Optimising Outcomes from Procurement and Partnering for Covid-19 and Beyond: Lessons from the Crisis. Funding from ESRC. University of Stirling leading, with Northumbria as co-investigator. Northumbria leads: (Professor Joyce Liddle and Professor John Shutt)

Procurement accounts for £100bn (47%) of local authority (LA) spending (IoG,2018). Leveraging these resources to the greatest social and economic effect is now crucial in promoting an agile crisis response, maintaining community resilience and helping local businesses stay afloat. Liddle and Shutt will be examining procurement and commissioning in the North East, as a specific case within the Northern Powerhouse, as well analysing the implications for Devolution. They have the full support of the North of Tyne Combined Authority and Tees Valley Combined Authority, local authorities, relevant public and private procurement bodies/forums across the North, in addition to national and local professional associations.


Social Distancing and Reimagining City Life: Performative strategies and practices for response and recovery in and beyond lockdown. Funding from AHRC. Northumbria University leading with Brunel University London (Northumbria lead: Dr Patrick Duggan).

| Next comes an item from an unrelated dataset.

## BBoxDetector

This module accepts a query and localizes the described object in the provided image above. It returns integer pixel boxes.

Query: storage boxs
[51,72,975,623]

Over the past six months social distancing has become part of everyday life for people around the world and could continue to be so for the foreseeable future as we find new ways of living with the challenge of Covid-19.But with reports that compliance with social distancing regulations is on the decline, new ideas are being sought to keep people engaged and ensure they adhere to guidelines in cities across the UK. Academics from Northumbria University, in Newcastle upon Tyne, and Brunel University London have identified an urgent need to understand how to practise, make sense of and sustain city life in the context of social distancing – and that the arts and arts research are vital to that work. They also aim to highlight the key role the arts have played during the pandemic, and the importance of arts education and research and the arts industry as a whole, especially at a time when the value of higher education is often judged on graduates’ incomes rather than the impact they make on society.